Tras las descargas fallidas, los atacantes intentaron ejecutar el instalador MSI «fanwei0324.msi», adaptado a una víctima concreta. El archivo no funcionó correctamente, y los especialistas de Vega no observaron actividad adicional por esa vía.
Más tarde los atacantes volvieron al interfaz RCE vulnerable y emplearon PowerShell ofuscado sin escribir archivos en disco para recuperar scripts remotos de nuevo. En todas las etapas se ejecutaron comandos de reconocimiento, incluidos whoami, ipconfig y tasklist.
Vega precisa que todos los procesos observados se ejecutaban desde «java.exe», es decir, desde la máquina Java integrada en Tomcat como parte de Weaver. No hubo signos de autorización previa.

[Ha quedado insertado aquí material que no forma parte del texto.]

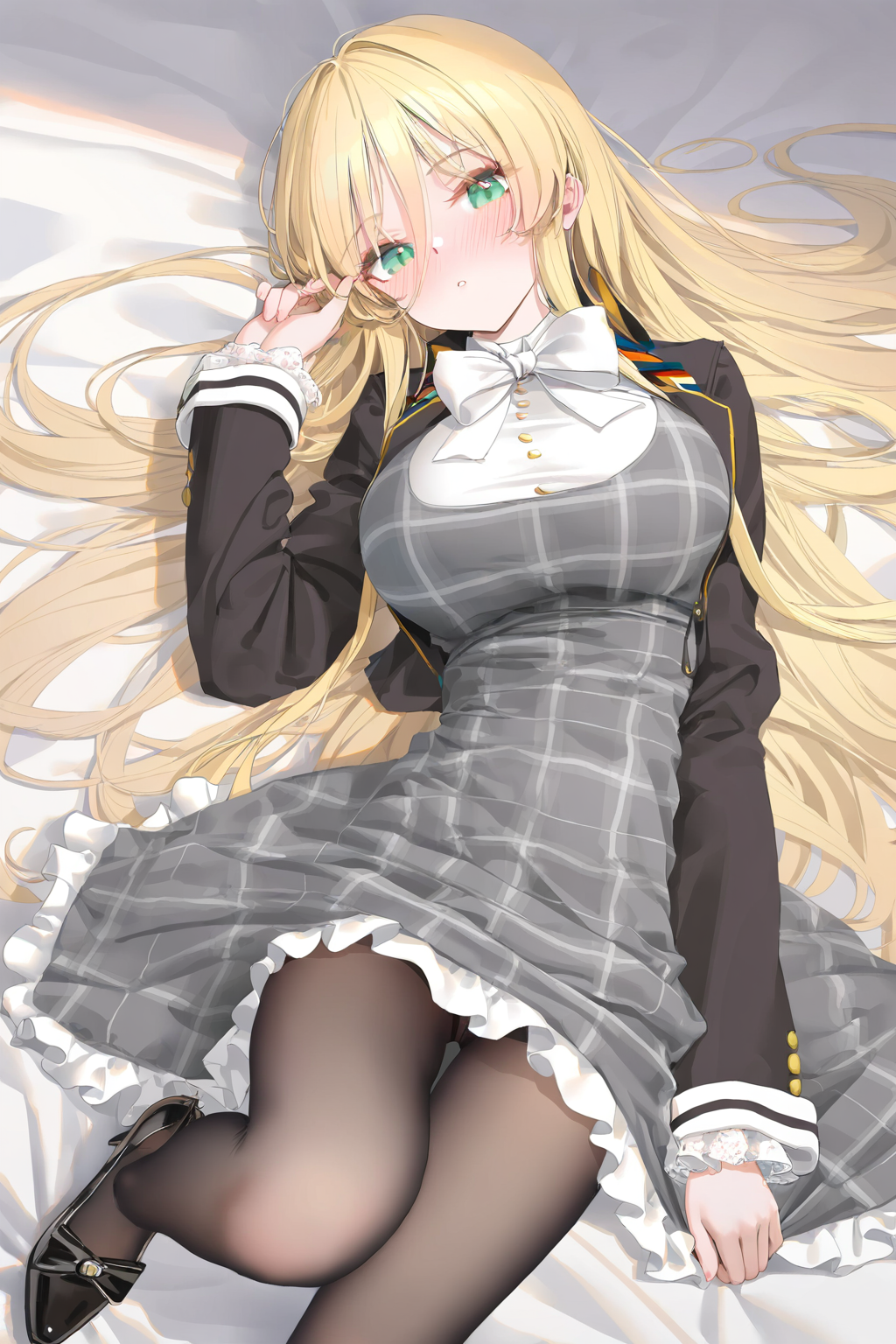 ComfyUI_01613_.png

A pesar de la posibilidad de ejecutar código, los atacantes no se establecieron en el host afectado ni crearon una sesión persistente.
En el boletín oficial no se indican medidas alternativas. Se recomienda a los usuarios de Weaver E-cology 10.0 que instalen la compilación actual lo antes posible, ya que la versión 20260312 elimina por completo la peligrosa interfaz de depuración.